Kardiovaskuläre Infektionen sind komplexe Erkrankungen mit einer schlechten Prognose und hohen Kostenfolgen. Trotz Verbesserungen in der medizinischen und chirurgischen Behandlung sind die Mortalität und die Reinfektionsraten hoch. Internationale Guidelines empfehlen deshalb einen multidisziplinären Teamansatz mit wöchentlichen Patientenbesprechungen (Endokarditis Board), um die Behandlung und die Nachkontrollen dieser komplexen Patientengruppe sicherzustellen. Am Board beteiligt sind die Behandlungsteams des jeweiligen Patienten sowie Kardiologen, Herzchirurgen, Infektiologen und Spezialisten der Herzbildgebung. Im Bedarfsfall wird je nach Problematik die Expertise von anderen Spezialdisziplinen hinzugezogen (Anästhesisten, Intensivmediziner, Chirurgen anderer Spezialdisziplinen, Neurologen, Pathologen, Mikrobiologie usw.). 

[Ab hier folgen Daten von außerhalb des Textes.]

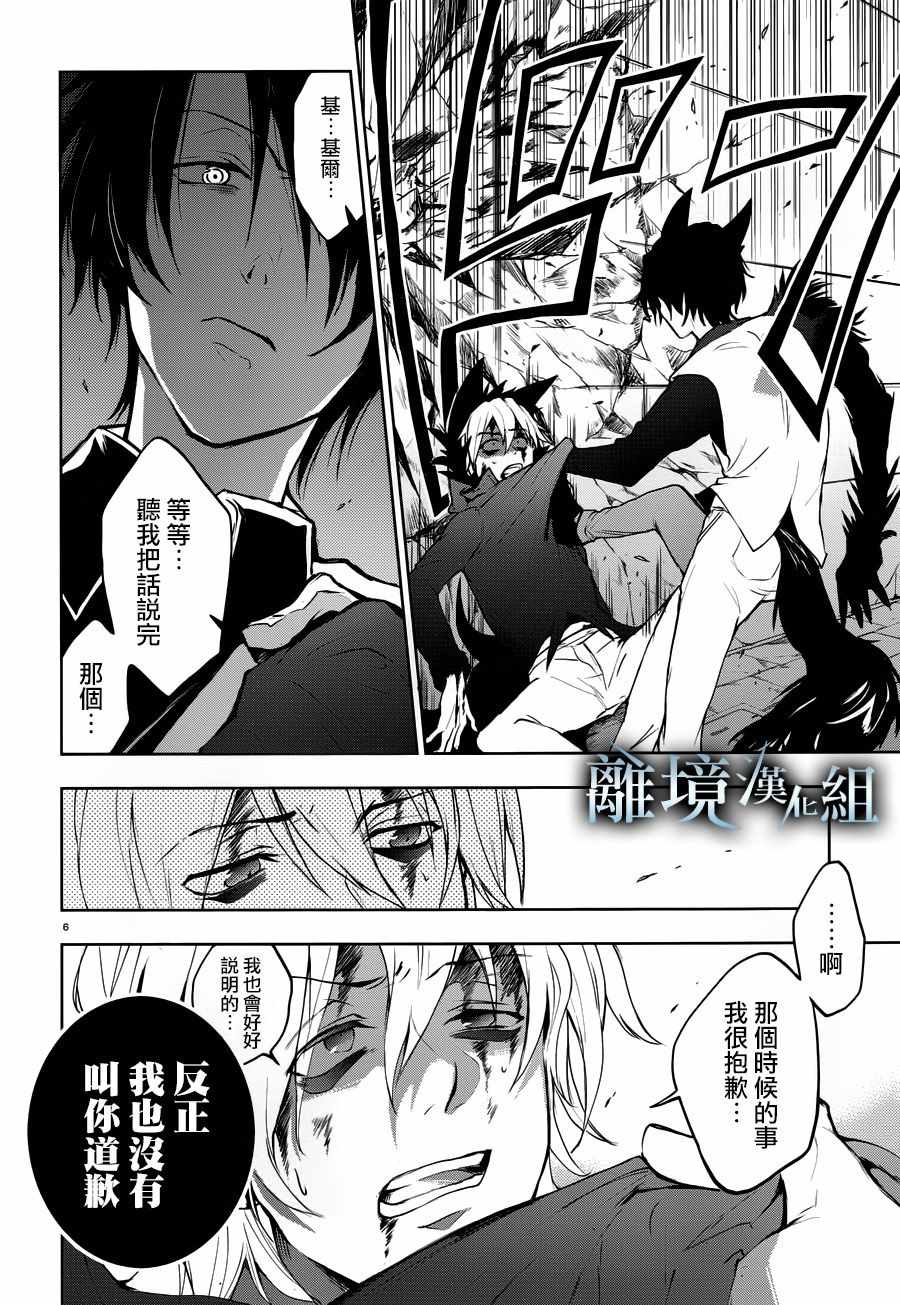 《servamp》漫画 091集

Das Endokarditis Board wurde im Mai 2016 am USZ eingeführt mit dem Ziel, alle am USZ hospitalisierten Patient*innen mit infektiösen Endokarditiden oder thorakalen Infektionen von Aortenprothesen zu besprechen. Vermehrt wurden in letzter Zeit auch extern hospitalisierte Patient*innen im Hinblick auf eine notwendige Verlegung ins USZ besprochen. 

Im Jahr 2020 wurden 113 Patient*innen in 191 Board-Diskussionen besprochen. Nach interdisziplinärer Besprechung konnte bei 26 Patient*innen (23%) die Verdachtsdiagnose einer kardiovaskulären Infektion verworfen werden. Von den 87 Patient*innen (medianes Alter 64 Jahre, Frauenanteil 18%) mit einer kardiovaskulären Infektion hatten 70 (80%) eine infektiöse Endokarditis (47 Nativklappe-Endokarditiden/22 Prothesenklappe-Endokarditiden/1 marantische Endokarditis), 6 (6.4%) eine Schrittmacher-assoziierte Infektion und 11 (12.6%) eine thorakale Infektion von Aortenprothesen. Eine chirurgische Intervention erfolgte bei 35 (40%) der Patient*innen. Die 30-Tages- und die 1-Jahres-Mortalität betrugen 9.2% beziehungsweise 14%, was unter dem international publizierten Durchschnitt liegt. Obwohl derzeit keine Langzeitdaten vorliegen, kann dies als Indikator für eine verbesserte Behandlungsqualität gewertet werden.

Das Endokarditis Board ist ein integraler Bestandteil der Behandlung von komplexen kardiovaskulären Infektionen und trägt zur Versorgungsqualität von Personen mit kardiovaskulären Infektionen bei.